O setor de saúde irá registrar, nos próximos dez anos, mudanças estruturais nunca antes vistas, impulsionadas por novos modelos de cuidado, alterações demográficas e, sobretudo, pelas novas tecnologias. O mercado global de inteligência artificial (IA) em saúde ilustra a magnitude dessa transformação. A projeção é que o setor movimente cerca de US$ 613 bilhões até 2034.
No Brasil, parte desse movimento já aparece em estudos que apontam que a IA aplicada à saúde ainda está em estágio inicial, mas com potencial expressivo.
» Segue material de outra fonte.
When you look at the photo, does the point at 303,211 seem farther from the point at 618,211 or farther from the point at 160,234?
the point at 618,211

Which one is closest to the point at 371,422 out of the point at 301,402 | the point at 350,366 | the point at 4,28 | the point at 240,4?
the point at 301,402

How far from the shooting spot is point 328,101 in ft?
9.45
Para Hans Dohmann, médico, doutor em Ciências da Saúde pela UFRJ e profissional com trajetória em gestão pública e saúde digital, o cuidado tende a se deslocar progressivamente para modelos baseados em prevenção, monitoramento contínuo e análise de dados em tempo real.
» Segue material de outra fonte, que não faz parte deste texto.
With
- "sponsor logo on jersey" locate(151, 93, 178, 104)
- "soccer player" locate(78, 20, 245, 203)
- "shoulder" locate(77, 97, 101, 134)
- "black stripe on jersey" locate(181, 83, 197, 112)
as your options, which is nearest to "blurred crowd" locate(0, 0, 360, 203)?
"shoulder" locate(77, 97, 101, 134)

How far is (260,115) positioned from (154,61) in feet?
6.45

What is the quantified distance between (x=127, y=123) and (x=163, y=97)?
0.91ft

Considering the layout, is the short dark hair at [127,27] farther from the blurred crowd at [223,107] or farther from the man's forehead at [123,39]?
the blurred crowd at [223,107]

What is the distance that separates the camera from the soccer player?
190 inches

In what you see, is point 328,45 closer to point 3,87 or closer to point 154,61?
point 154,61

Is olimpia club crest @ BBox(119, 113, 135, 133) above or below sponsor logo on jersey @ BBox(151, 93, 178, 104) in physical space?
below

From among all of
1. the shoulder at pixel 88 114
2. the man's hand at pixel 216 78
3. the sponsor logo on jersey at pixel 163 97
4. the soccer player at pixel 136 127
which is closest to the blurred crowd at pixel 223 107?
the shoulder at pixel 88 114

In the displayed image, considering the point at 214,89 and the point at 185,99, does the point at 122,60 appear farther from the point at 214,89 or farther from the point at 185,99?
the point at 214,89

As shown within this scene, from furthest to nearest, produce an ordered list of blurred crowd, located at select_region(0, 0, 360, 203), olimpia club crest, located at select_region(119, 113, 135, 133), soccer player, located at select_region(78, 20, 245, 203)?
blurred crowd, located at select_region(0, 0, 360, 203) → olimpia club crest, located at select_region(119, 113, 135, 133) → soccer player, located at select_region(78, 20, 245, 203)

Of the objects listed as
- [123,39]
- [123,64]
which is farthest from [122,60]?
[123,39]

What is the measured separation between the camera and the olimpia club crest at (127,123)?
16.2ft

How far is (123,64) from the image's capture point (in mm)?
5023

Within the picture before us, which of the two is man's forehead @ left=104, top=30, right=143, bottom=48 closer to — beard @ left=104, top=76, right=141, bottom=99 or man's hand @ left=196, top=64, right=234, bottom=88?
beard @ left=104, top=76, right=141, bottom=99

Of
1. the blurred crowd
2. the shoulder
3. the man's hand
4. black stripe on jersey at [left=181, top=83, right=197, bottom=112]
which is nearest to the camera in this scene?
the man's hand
O que vai moldar a próxima década
Dohmann destaca que três elementos vão se combinar para redesenhar o cuidado em saúde: atenção primária fortalecida, integração de dados populacionais e uso estratégico de tecnologias como IA e telemedicina. O médico explica que “não será suficiente ter leitos, será preciso prever, intervir antes, e manter cuidado próximo ao cotidiano das pessoas”.
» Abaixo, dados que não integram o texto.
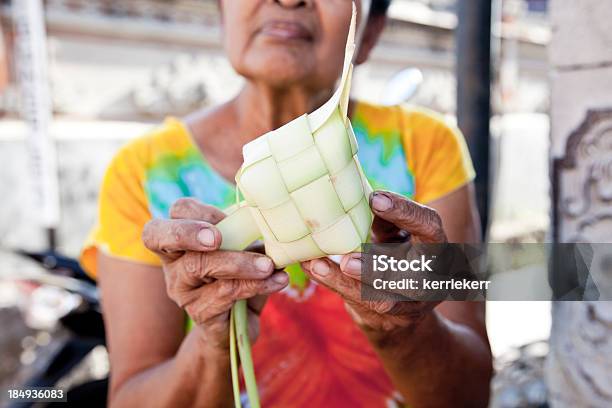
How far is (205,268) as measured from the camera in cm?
76

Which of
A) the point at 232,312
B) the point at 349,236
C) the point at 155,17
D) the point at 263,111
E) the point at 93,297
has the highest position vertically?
the point at 155,17

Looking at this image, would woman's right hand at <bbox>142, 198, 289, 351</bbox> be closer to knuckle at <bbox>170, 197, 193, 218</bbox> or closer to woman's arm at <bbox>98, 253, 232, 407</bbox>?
knuckle at <bbox>170, 197, 193, 218</bbox>

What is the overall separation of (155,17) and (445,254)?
3.52 m

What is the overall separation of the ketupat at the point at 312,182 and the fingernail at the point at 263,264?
0.04 m

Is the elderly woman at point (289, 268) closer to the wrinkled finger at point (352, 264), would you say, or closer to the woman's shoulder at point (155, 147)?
the woman's shoulder at point (155, 147)

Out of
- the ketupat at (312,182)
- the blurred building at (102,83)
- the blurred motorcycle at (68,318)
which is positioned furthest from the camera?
the blurred building at (102,83)

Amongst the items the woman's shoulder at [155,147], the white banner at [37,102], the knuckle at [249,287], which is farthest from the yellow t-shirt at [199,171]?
the white banner at [37,102]

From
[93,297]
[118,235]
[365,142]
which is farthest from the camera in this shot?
[93,297]

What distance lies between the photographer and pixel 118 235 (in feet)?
3.84

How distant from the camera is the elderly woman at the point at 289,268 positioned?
3.28 feet

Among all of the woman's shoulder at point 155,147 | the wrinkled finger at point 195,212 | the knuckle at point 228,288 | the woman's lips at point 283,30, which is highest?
the woman's lips at point 283,30

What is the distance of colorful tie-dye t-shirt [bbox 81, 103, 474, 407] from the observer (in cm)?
119

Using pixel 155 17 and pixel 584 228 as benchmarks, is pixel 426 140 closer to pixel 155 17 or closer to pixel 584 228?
pixel 584 228

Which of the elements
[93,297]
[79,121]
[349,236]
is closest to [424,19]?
[79,121]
No cenário brasileiro, um levantamento mostra que a adoção de IA na saúde ainda enfrenta desafios de qualidade de dados, interoperabilidade e governança.
Entretanto, a capilaridade do sistema público e a cobertura territorial podem se tornar vantagem competitiva para inovação em saúde.
Segundo o especialista, uma das chaves será a transformação dos dados coletados pelas unidades de base em insumos analíticos para prever risco, otimizar o uso de recursos e personalizar o cuidado.
Novos modelos assistenciais
Segundo Dohmann, o cuidado médico tradicional baseado em atendimento reativo, hospitalar, cederá lugar a um modelo predominantemente proativo, centrado na comunidade, no domicílio e no uso de plataformas digitais. Ele aponta que “na próxima década veremos a atenção primária não apenas tratar mas também monitorar, antecipar e ajustar” com impacto direto nos custos, na eficiência e na satisfação dos usuários.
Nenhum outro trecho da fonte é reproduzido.